No they aren't, but to have a General Officer call out NATO while his own country is dicking around is beyond stupid. I swear they came to the party because it was the cool thing to do.

A group of us (Americans, Dutch, UK, French, and German) were discussing a particular comm problem in the AO. The German was an equivilant to our O-6, one level below a General Officer. He co-headed the delegation with a counterpart from the RAF.

So, the good German colonel upon seeing what the Americans brought to the fight announced that he would like the same capability in locations x, y, z, and beyond. For some reason the crowd looked, literally, at me the sole civilian for an answer. I deferred them to a particular office with our Air Force, giving them a POC and his number.

The German gets angry and begins shaking his head, he literally started turning red. He then barked that we (America) would provide the equipment and he would do with it as he saw fit. The gentleman from the UK started to say something and the German cut him off, going into this long drawn-out speech about how poor his country is and how Afghanistan is not a priority for his country and if we expect the support of his team we will provide the equipment in x amount of days. (An unrealistic number)

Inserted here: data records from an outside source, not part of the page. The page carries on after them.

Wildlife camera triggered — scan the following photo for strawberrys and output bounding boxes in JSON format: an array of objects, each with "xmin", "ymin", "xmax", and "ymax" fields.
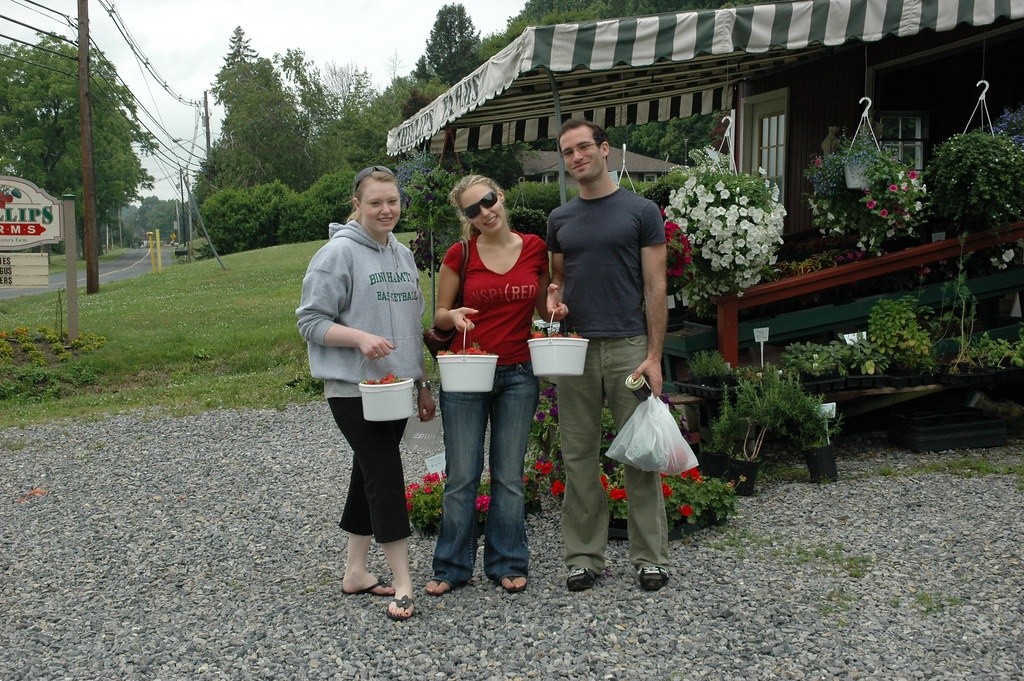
[
  {"xmin": 364, "ymin": 373, "xmax": 395, "ymax": 384},
  {"xmin": 437, "ymin": 342, "xmax": 490, "ymax": 354},
  {"xmin": 532, "ymin": 328, "xmax": 582, "ymax": 338}
]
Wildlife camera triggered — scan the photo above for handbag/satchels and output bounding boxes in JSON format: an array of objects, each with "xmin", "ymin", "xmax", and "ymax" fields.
[
  {"xmin": 603, "ymin": 389, "xmax": 699, "ymax": 476},
  {"xmin": 422, "ymin": 239, "xmax": 470, "ymax": 362}
]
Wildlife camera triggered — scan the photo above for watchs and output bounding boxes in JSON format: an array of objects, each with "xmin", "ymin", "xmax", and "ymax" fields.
[{"xmin": 417, "ymin": 381, "xmax": 431, "ymax": 390}]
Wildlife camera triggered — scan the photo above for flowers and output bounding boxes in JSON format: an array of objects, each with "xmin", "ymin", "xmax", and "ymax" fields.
[
  {"xmin": 504, "ymin": 205, "xmax": 548, "ymax": 241},
  {"xmin": 660, "ymin": 144, "xmax": 788, "ymax": 319},
  {"xmin": 409, "ymin": 230, "xmax": 464, "ymax": 278},
  {"xmin": 797, "ymin": 124, "xmax": 935, "ymax": 258},
  {"xmin": 924, "ymin": 126, "xmax": 1024, "ymax": 239},
  {"xmin": 535, "ymin": 459, "xmax": 747, "ymax": 532},
  {"xmin": 401, "ymin": 166, "xmax": 465, "ymax": 230},
  {"xmin": 991, "ymin": 107, "xmax": 1024, "ymax": 153},
  {"xmin": 520, "ymin": 383, "xmax": 693, "ymax": 472},
  {"xmin": 402, "ymin": 471, "xmax": 546, "ymax": 535}
]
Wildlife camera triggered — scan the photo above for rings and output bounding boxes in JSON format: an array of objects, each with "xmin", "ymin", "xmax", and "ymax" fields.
[{"xmin": 373, "ymin": 354, "xmax": 378, "ymax": 358}]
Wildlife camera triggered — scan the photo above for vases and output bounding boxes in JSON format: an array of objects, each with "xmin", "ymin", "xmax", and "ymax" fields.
[
  {"xmin": 885, "ymin": 409, "xmax": 1010, "ymax": 454},
  {"xmin": 607, "ymin": 509, "xmax": 717, "ymax": 541},
  {"xmin": 542, "ymin": 426, "xmax": 616, "ymax": 454},
  {"xmin": 841, "ymin": 164, "xmax": 869, "ymax": 190},
  {"xmin": 422, "ymin": 498, "xmax": 542, "ymax": 536}
]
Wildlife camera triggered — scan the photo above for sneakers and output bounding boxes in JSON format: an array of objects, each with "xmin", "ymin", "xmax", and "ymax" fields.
[
  {"xmin": 566, "ymin": 567, "xmax": 595, "ymax": 592},
  {"xmin": 637, "ymin": 566, "xmax": 669, "ymax": 592}
]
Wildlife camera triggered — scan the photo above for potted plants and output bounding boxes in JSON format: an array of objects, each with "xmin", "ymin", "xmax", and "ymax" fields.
[{"xmin": 676, "ymin": 231, "xmax": 1024, "ymax": 497}]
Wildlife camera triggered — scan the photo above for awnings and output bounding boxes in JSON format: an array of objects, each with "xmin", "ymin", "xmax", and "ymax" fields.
[{"xmin": 385, "ymin": 0, "xmax": 1024, "ymax": 156}]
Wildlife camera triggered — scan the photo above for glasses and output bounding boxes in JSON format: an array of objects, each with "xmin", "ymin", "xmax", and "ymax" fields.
[
  {"xmin": 560, "ymin": 142, "xmax": 599, "ymax": 160},
  {"xmin": 355, "ymin": 166, "xmax": 395, "ymax": 194},
  {"xmin": 462, "ymin": 190, "xmax": 498, "ymax": 219}
]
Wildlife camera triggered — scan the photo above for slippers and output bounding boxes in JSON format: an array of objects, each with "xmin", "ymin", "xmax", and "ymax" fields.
[
  {"xmin": 341, "ymin": 574, "xmax": 395, "ymax": 597},
  {"xmin": 386, "ymin": 595, "xmax": 414, "ymax": 620}
]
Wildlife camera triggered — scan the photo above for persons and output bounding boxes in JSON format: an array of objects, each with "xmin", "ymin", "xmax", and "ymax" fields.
[
  {"xmin": 295, "ymin": 166, "xmax": 437, "ymax": 622},
  {"xmin": 426, "ymin": 176, "xmax": 559, "ymax": 595},
  {"xmin": 545, "ymin": 120, "xmax": 669, "ymax": 591}
]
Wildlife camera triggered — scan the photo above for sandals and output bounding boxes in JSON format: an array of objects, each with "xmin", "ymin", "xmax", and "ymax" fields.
[
  {"xmin": 500, "ymin": 575, "xmax": 527, "ymax": 593},
  {"xmin": 425, "ymin": 579, "xmax": 452, "ymax": 596}
]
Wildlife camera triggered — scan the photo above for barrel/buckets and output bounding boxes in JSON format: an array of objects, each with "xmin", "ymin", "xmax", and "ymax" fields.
[
  {"xmin": 435, "ymin": 354, "xmax": 499, "ymax": 393},
  {"xmin": 359, "ymin": 377, "xmax": 413, "ymax": 422},
  {"xmin": 525, "ymin": 338, "xmax": 590, "ymax": 377}
]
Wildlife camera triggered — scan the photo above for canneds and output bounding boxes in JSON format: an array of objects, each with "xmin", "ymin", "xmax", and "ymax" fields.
[{"xmin": 625, "ymin": 372, "xmax": 651, "ymax": 401}]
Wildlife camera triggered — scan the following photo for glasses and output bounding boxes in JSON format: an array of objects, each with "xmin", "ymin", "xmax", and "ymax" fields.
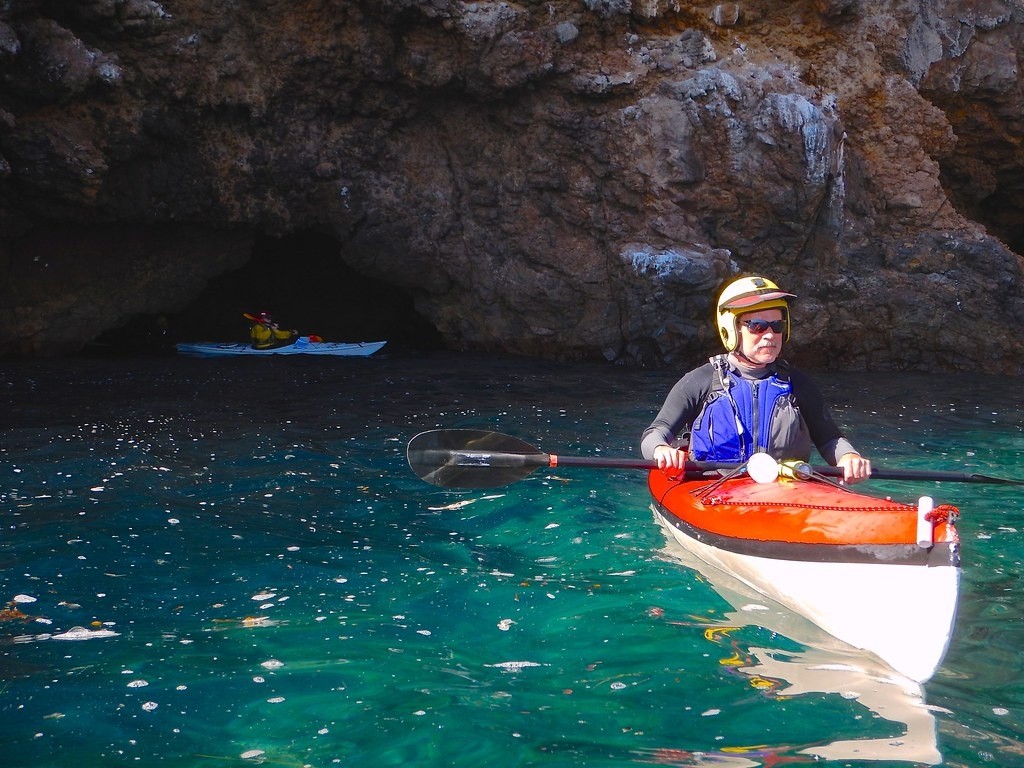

A few weeks later a group of USAF and RAF met and my boss remarked upon the conversation with the German and his multinational staff. The gents from the UK looked around a little nervously before one of them said that the German went back and raised all kinds of hell with NATO about the comm system. The result was that the UK picked up the tab for the equipment but did so with the provision that they would operate it. They do so to this day. But the good German colonel burned a lot of bridges at NATO. 

Maybe he was a loose cannon, but other than their SOF contingent from what I've seen.... I do not believe that he was. 

I have little faith in the efforts of nations outside of the US and the Commonwealth.


----------



## pardus (Jun 24, 2008)

Germany's Military has been fucked since the disbandment of the Wehrmacht, the Bundeswehr is a pathetic shadow of the past.

:2c:


----------



## Diamondback 2/2 (Jun 30, 2008)

pardus762 said:


> Germany's Military has been fucked since the disbandment of the Wehrmacht, the Bundeswehr is a pathetic shadow of the past.
> 
> :2c:



And that is a good thing! Two world wars back to back, was enough of there clown ass ideas...:2c:


----------



## pardus (Jun 30, 2008)

J.A.B. said:


> And that is a good thing! Two world wars back to back, was enough of there clown ass ideas...:2c:



That has nothing to do with the Military, Militarys don't stat wars, Govts do.


----------



## Polar Bear (Jun 30, 2008)

pardus762 said:


> That has nothing to do with the Military, Military don't stat wars, Govts do.


 
PARDUS, you want to rethink that? Military coup they may not be wars against another nation but there still wars. :)


----------



## Diamondback 2/2 (Jun 30, 2008)

pardus762 said:


> That has nothing to do with the Military, Militarys don't stat wars, Govts do.




Understood, however governments do not have the ability to start wars. If they’re military is kept to a less then capable force…

I would rather see Iraq with a modern well-equipped well-trained force, then the German Army!


----------